MUHAMMED’İN KÖSÜ NEDİR?
İlahinin nakarat mısraında Muhammed’in kösünden bahsediliyor. Siz ne düşünüyor ve anlıyorsunuz bilmiyorum ama ben ne anladığımı ifadeye çalışayım.
Hem İslam dünyasında hem de Türk devletlerinde kullanılan kösün sözlüklerde, Farsça kûs kelimesinden geldiği ve vurma, çarpma, dövme anlamına geldiği yazılı. Dede Korkut hikâyelerinde de Oğuz Kağan destanında geçen kös Türklerin yabancı olduğu bir nesne değil.
Kös, hükümdarlık alâmetlerinden biri. Kadim adete göre sancağın gitmediği sefere kös de götürülmezdi. Savaşta ordunun düzenini sağlamaya yardımcı olur, yürüyüş ritmini düzenler, muharebe esnasında askeri coşturur, düşmanları top gürültüsünü andıran sesiyle yıldırır ve ürkütür. Fetihten sonra da fethi müjdelemek ve duyurmak için beşâret kösü çalınır. Barış zamanında ise devletin gücünü göstermek için elçilerin kabul merasimlerinde, şehzadelerin doğumu, sünnet ve düğün törenleriyle bayram günü ve gecelerinde de çalınırdı. Kösler hükümdar mehter takımlarında çalındığı gibi ayrıca asker serdarlarına sefer zamanlarında verilirdi.
Seferde padişahın kösü çalınması zaman içinde borusu ötmek şekline tahvil olur ve günümüzde kösü çalınmak pek kullanılmaz.
ŞİİRİMİZDE DE GEÇER
Osmanlı şiiri ve nesrinde kös “kûs-i şevket, kûs-i şöhret” gibi ifadelerde padişahın büyüklüğünü gösteren debdebe, şaşaa anlamında kullanılır, Nef’î’nin şu beytinde olduğu gibi:
Tuttu cihânı debdebe-i kûs-i şöhretin
İşitmez anı gûşu hasûdun girân olur
Senin şöhret kösünün çıkardığı ses tüm dünyaya yayıldı, herkes adını duydu. Ancak seni kıskanalar, çekemeyenlerin kulakları, adını duymak zorlarına gittiği için duymadı.
YUNUS NE DEMEK İSTEDİ?
Yunus Emre’nin ne kastettiğine geçmeden önce Şeyh Galib’in meşhur na’t-i şerifinden bir beyti nakledeceğim:
Hutben okunur minber-i iklim-i bekâda
Hükmün tutulur muhkeme-i rûz-i cezâda
Bekâ ikliminin minberinde senin adına hutbe okunur, o iklimin padişahı sensin. Ceza gününün mahkemelerinde ise sadece senin verdiğin hükümler yerine getirilir, hüküm vermek senin elinde. Şefaatçi olduğun kişiler kurtulur.
################
Hedefler:
**1)** Kös hakkındaki yazıya göre şu soruları yanıtla:
(a) Sözlüklere göre kös kelimesi hangi dildeki hangi kelimeden geliyor?
(b) Bir fetihten sonra, fethi müjdelemek ve duyurmak için hangi kös çalınır?
(c) "Hutben okunur minber-i iklim-i bekâda" beyti hangi şairin hangi eserinden alınmış?
**2)** Kös hakkındaki yazıyı kaldığı yerden devam ettir.
Liste bu işte hiç kullanılmıyor.

Veri satırları:
################
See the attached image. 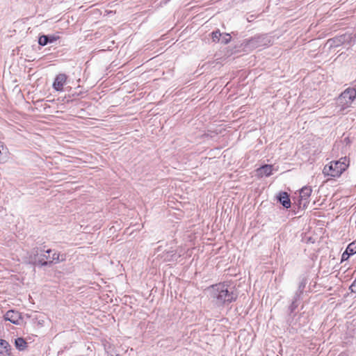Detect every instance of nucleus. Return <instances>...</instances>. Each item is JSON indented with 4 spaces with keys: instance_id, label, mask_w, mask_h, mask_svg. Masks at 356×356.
################
Alıştırma sonuçları:
**1)**
(a) Farsçadaki kûs kelimesinden.
(b) Beşâret kösü.
(c) Şeyh Galib'in meşhur na't-i şerifinden.

**2)**
Biliyorum, burada kös geçmiyor. Ancak Ali Emiri Efendi’nin Şeyh Galib’in naatine öykünerek kaleme aldığı naatte yer alan şu beyte dikkatinizi çekeceğim:
Kûsun döğülür dâire-i mülk-i semâda
Hükmün sürülür mahkeme-i adl ü atâda
Semâ mülkünde senin kösün döğülür. Adalet ve ihsan günü kurulan mahkemede de senin verdiğin hüküm geçerlidir.
Ali Emiri, Şeyh Galib’te “hutbe okumak” şeklinde ifade edilen hükümranlık alametini “kösü çalınmak” şeklinde ifade ediyor. Şimdi Yunus ilâhisine dönelim ve ilâhide geçen kösü bu beyitler ışığı altında okuyalım.
Yörük değirmenler gibi dönerler
El ele vermişler Hakk’a giderler
“Gönül Ka’besi”ni tavâf ederler
Muhammed’in kösü çalınır bunda
Yörük düzenli, akıcı, yürüyen anlamlarında. Değirmen için kullanıldığında suyu düzenli akan ve durmayan değirmen. Değirmenler gibi dönenler kim? Dede Efendi’nin gözüyle bakıldığında yörük değirmenler gibi dönenler hacılar oluyor. Bu mecâzî anlamı. Hakikî anlamı ise gönül kabesi etrafında dönenler. Gönlünü Allah’ın evi yapabilmiş bir kâmilin etrafında dönenler, ona hizmet edenler, pervânesi olanlar.
El ele vermek ise dervişlik şiarından. El ele vermeden el Hakk’a ulaşmaz.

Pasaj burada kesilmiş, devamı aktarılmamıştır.